No, this isn't the dawn of utopia. However, the simple fact is that children born today grow up in a society that places much more emphasis on healthful eating and exercise than when their grandparents were kids. Today most high schools have a weight room. Today nutritional labeling is mandatory. Today Arnold is the number one box office attraction in the world. Unlike past generations, virtually all of today's children, male and female, will grow up pumping iron at some point in their lives. To return to our original point, as the pool of weight trainers continues to expand, interest in hardcore bodybuilding will likewise grow, gradually but steadily.
Pessimists, it's already happening. We've been expanding for 20 years. Changes in the competitive sport may seem small, but step back and look at the big picture. Two decades ago regional contests were held in high school gyms with lights dangling from basketball hoops! The one professional show had a handful of competitors and four-digit prize money? Essentially women's bodybuilding did not even exist, and wouldn't for another five years! Compare that with today's six-digit prize money, contracts, media coverage, contest promotion, etc. There is no comparison. No other sport has made such dramatic changes in the past two decades.

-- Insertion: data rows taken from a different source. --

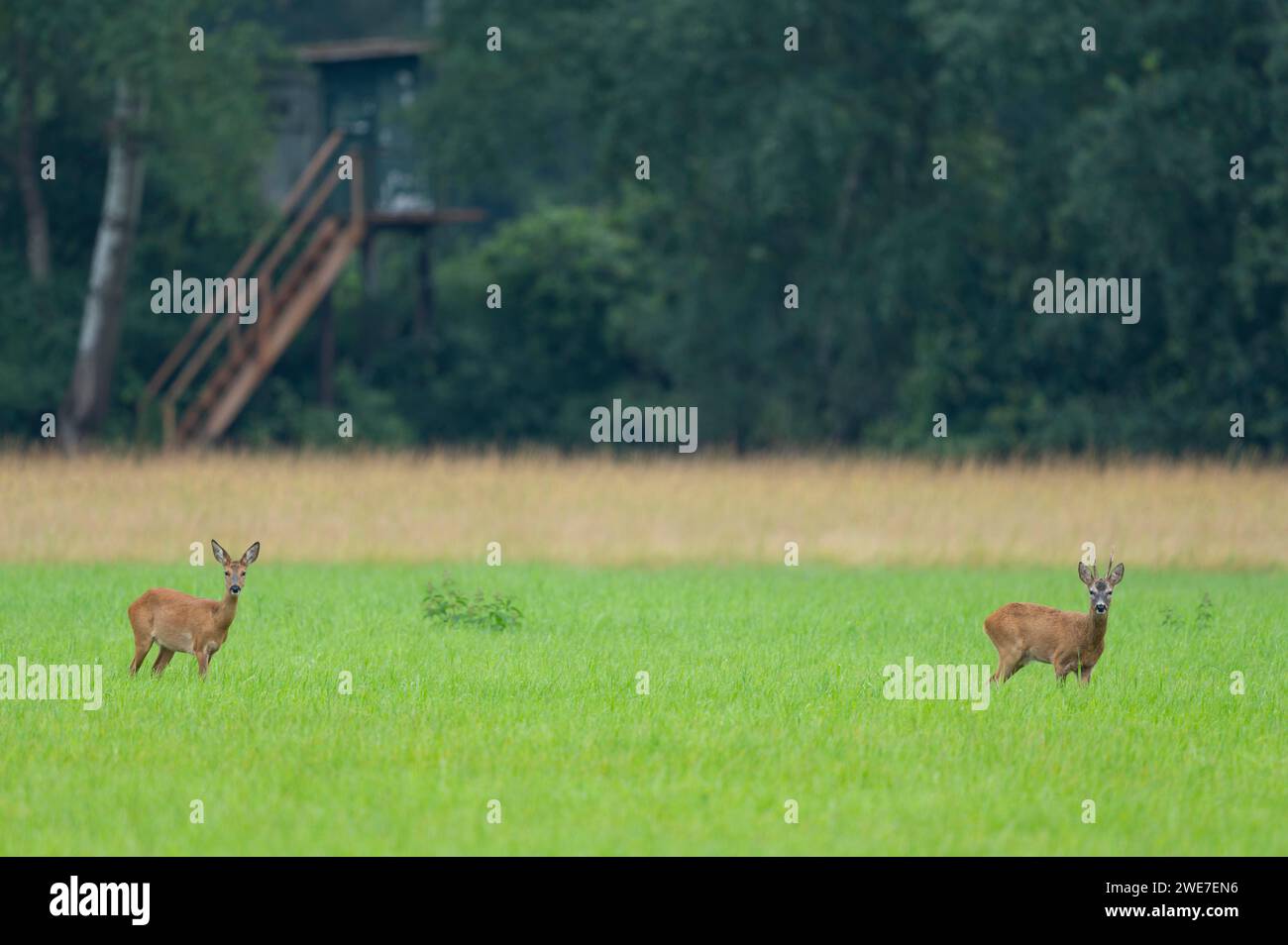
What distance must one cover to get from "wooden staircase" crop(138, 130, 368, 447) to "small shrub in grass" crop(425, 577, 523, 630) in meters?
19.9

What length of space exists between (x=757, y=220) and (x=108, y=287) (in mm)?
12893

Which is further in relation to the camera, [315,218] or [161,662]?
[315,218]

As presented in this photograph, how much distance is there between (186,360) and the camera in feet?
136

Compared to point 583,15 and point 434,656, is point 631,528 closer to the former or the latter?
point 434,656

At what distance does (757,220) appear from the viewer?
40.7m

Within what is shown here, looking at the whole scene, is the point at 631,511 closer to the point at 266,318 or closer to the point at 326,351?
the point at 266,318

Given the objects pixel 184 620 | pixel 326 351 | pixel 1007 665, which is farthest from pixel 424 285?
pixel 1007 665

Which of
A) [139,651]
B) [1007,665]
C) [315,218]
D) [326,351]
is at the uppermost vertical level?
[315,218]

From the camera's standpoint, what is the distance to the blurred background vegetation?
117ft

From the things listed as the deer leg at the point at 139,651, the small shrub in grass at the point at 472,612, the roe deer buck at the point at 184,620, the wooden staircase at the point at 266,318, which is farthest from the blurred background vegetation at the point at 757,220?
the roe deer buck at the point at 184,620
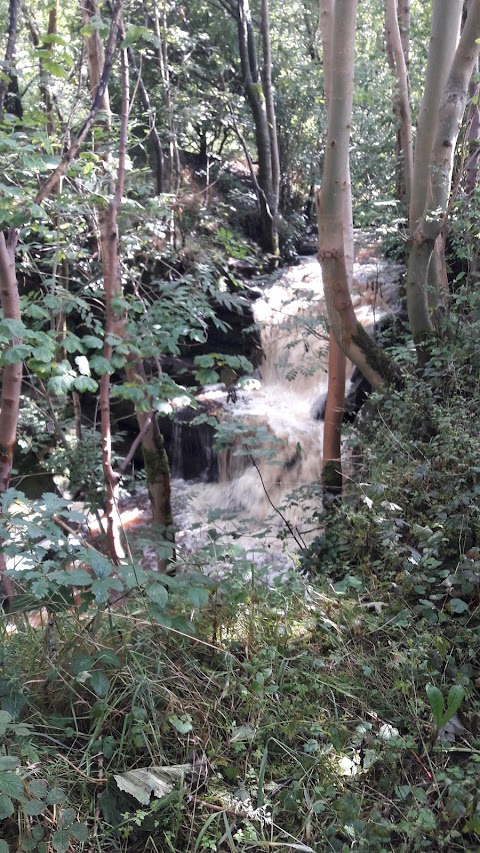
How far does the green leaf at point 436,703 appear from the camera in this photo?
203 cm

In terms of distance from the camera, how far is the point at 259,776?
1859 mm

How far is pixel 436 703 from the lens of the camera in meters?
2.03

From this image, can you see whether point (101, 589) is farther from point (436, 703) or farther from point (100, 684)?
point (436, 703)

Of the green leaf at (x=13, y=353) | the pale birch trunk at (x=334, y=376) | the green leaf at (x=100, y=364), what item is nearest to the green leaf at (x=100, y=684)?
the green leaf at (x=13, y=353)

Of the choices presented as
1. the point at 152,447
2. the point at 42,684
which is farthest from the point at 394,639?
the point at 152,447

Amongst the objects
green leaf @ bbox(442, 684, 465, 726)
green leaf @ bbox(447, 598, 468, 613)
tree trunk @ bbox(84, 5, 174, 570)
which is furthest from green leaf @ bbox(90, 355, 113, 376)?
green leaf @ bbox(442, 684, 465, 726)

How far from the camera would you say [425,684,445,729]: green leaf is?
2.03m

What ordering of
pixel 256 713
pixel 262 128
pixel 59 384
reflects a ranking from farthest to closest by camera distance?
pixel 262 128, pixel 59 384, pixel 256 713

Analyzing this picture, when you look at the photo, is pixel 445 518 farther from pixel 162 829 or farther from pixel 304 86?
pixel 304 86

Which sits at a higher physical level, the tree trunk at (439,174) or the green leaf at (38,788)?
the tree trunk at (439,174)

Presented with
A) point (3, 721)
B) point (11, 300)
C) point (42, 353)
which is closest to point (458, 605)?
point (3, 721)

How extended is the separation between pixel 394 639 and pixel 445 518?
0.70m

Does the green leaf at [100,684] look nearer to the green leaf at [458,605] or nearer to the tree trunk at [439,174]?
the green leaf at [458,605]

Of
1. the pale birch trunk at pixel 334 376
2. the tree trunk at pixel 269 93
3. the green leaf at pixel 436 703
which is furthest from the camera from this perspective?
the tree trunk at pixel 269 93
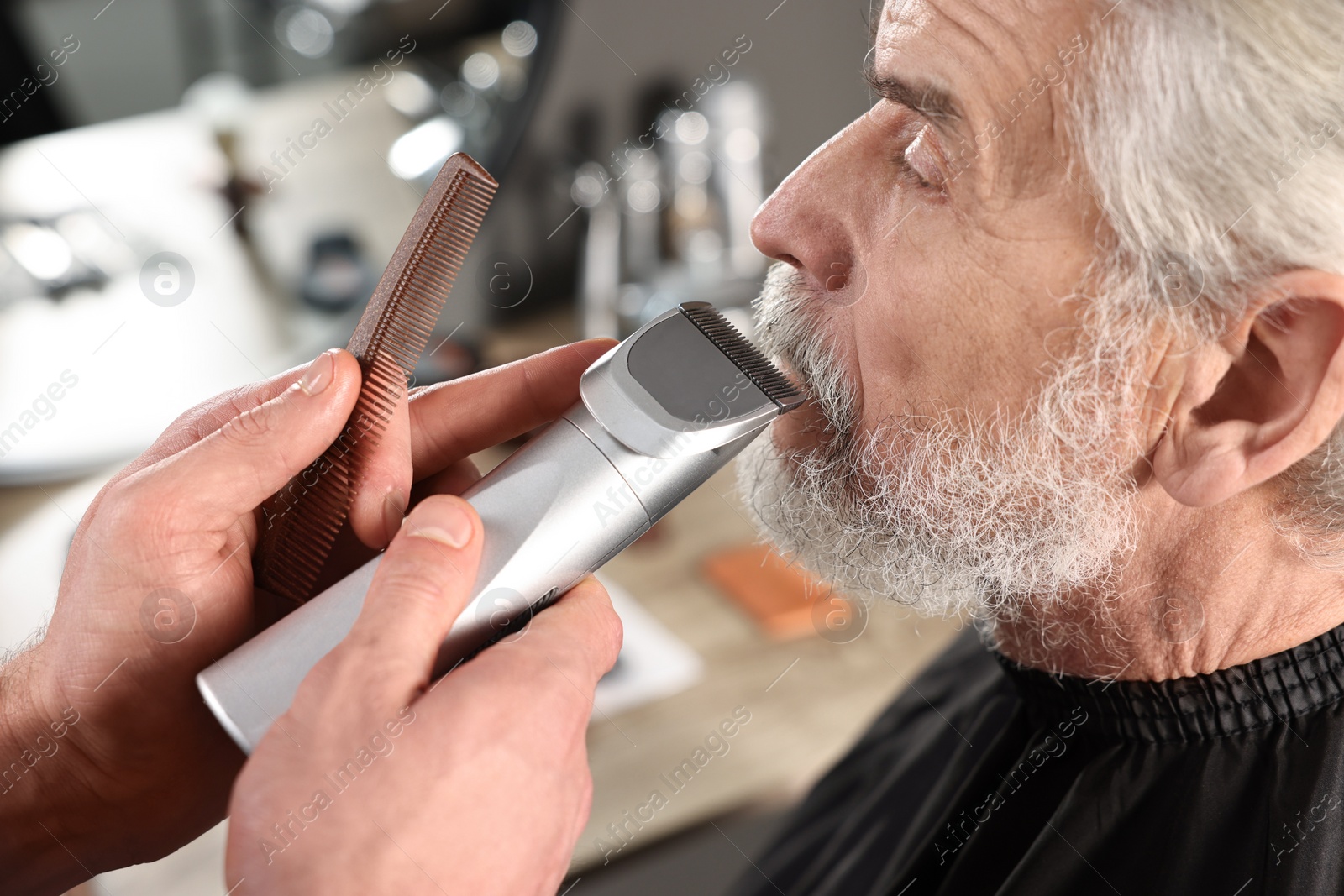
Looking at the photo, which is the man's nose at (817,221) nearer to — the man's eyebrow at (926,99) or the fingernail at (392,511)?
the man's eyebrow at (926,99)

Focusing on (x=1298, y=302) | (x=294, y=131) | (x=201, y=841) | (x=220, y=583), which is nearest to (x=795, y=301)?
(x=1298, y=302)

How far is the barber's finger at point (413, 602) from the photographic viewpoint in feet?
1.62

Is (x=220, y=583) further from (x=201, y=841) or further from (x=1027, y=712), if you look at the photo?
(x=1027, y=712)

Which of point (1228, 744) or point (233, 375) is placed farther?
point (233, 375)

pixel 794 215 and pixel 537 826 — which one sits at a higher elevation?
pixel 794 215

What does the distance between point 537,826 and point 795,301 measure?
16.1 inches

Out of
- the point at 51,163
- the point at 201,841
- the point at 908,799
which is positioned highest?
the point at 51,163

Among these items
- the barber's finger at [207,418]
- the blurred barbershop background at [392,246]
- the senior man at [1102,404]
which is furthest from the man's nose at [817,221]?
the blurred barbershop background at [392,246]

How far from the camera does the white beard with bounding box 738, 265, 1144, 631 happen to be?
0.66m

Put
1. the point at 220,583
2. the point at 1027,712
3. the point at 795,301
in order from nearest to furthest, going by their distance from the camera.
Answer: the point at 220,583 → the point at 795,301 → the point at 1027,712

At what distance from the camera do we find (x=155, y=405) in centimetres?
147

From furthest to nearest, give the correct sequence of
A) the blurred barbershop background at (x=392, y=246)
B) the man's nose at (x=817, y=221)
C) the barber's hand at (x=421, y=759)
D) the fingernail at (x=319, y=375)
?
the blurred barbershop background at (x=392, y=246)
the man's nose at (x=817, y=221)
the fingernail at (x=319, y=375)
the barber's hand at (x=421, y=759)

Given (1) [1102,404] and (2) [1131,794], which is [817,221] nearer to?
(1) [1102,404]

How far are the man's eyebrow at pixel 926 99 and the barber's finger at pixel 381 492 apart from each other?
0.38 metres
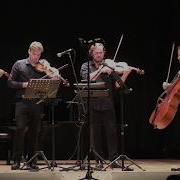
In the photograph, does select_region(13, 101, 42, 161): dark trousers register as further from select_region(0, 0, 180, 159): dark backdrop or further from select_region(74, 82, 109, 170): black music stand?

Granted, the majority opinion of bodybuilding has not altered much in this same time period. Most people are still shocked, threatened and confused. Most people still just don't get it. However, the size of the minority who do get it has increased remarkably. It will continue to grow as more and more people do something as simple as pick up a barbell or reduce the fat content of their diet. Some of these weekend warriors will become bodybuilding fans. The more people we get to take that first step, the more people there will be who learn to run, and the more fans there will be of the race. Educate, cajole and enlighten all to the benefits of the bodybuilding lifestyle. Just as physical gains come from continuous effort, so will the sport of bodybuilding continue to expand with everyone's help.